[Written exercise]
Which lines in the material below contain the word "floor"? Report each of them in full.

[Data for this task]
- - -
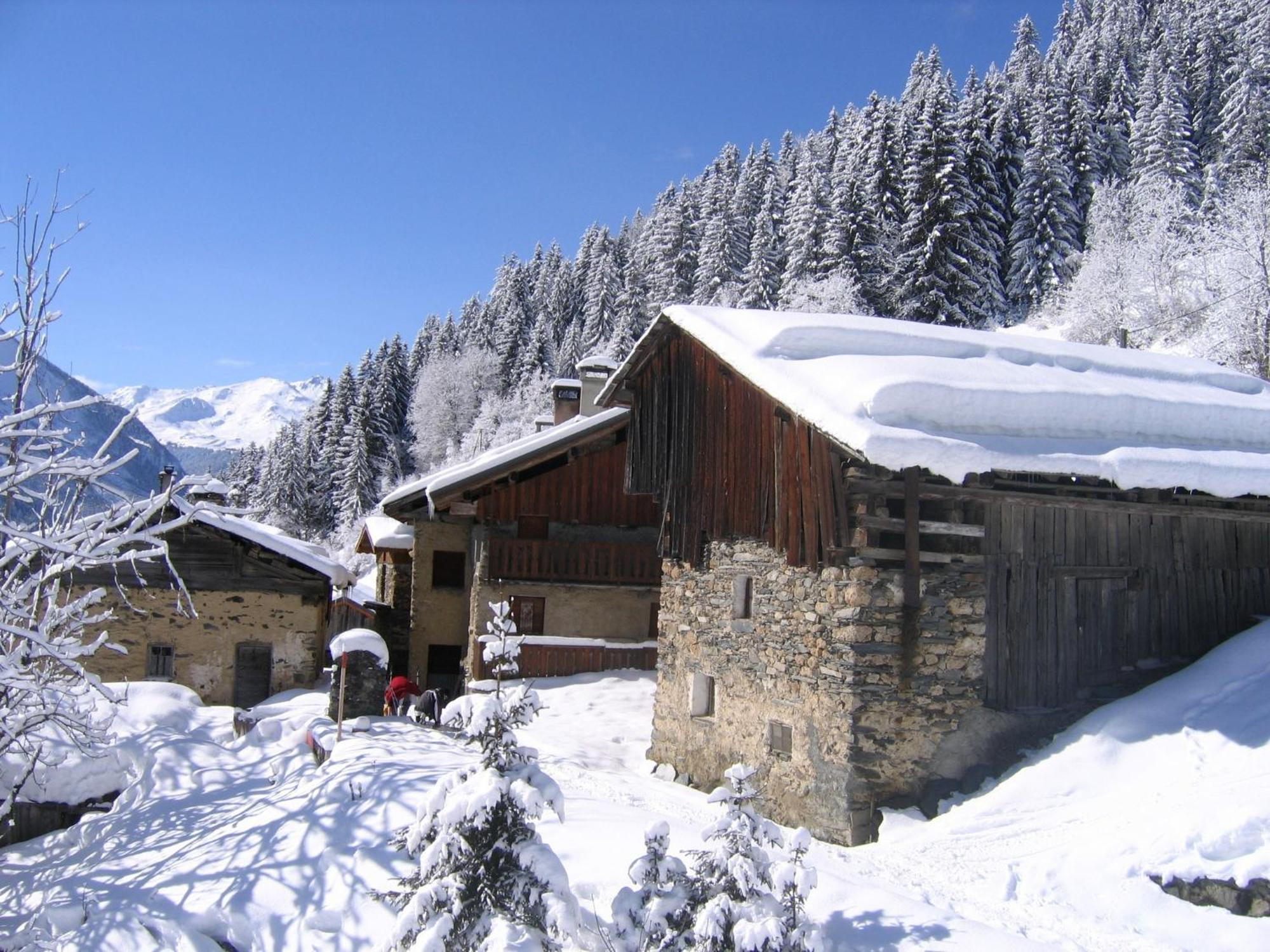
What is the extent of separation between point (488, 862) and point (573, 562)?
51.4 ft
- - -
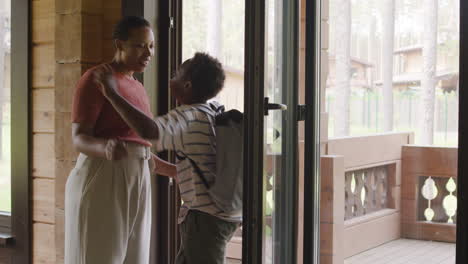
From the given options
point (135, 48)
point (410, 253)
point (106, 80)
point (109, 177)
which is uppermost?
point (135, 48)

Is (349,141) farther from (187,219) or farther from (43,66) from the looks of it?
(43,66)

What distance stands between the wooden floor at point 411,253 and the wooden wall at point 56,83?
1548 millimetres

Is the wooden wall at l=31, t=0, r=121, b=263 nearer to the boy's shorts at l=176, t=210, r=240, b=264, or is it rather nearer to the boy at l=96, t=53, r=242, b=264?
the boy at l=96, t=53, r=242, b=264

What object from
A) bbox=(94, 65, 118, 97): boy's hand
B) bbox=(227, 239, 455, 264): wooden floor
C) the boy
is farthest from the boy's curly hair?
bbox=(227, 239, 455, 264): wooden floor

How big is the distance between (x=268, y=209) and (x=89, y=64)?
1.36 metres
- - -
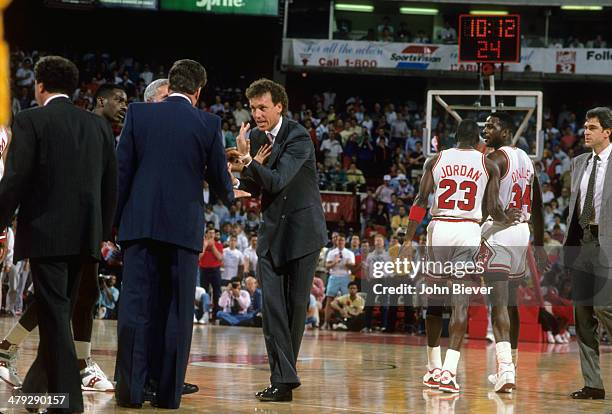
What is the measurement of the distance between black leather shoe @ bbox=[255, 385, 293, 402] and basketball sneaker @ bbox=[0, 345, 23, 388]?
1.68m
- - -
[Output for this task]
What distance stands between the wooden floor at point 411,253 and the wooden wall at point 56,83?
B) bbox=(227, 239, 455, 264): wooden floor
bbox=(227, 239, 455, 264): wooden floor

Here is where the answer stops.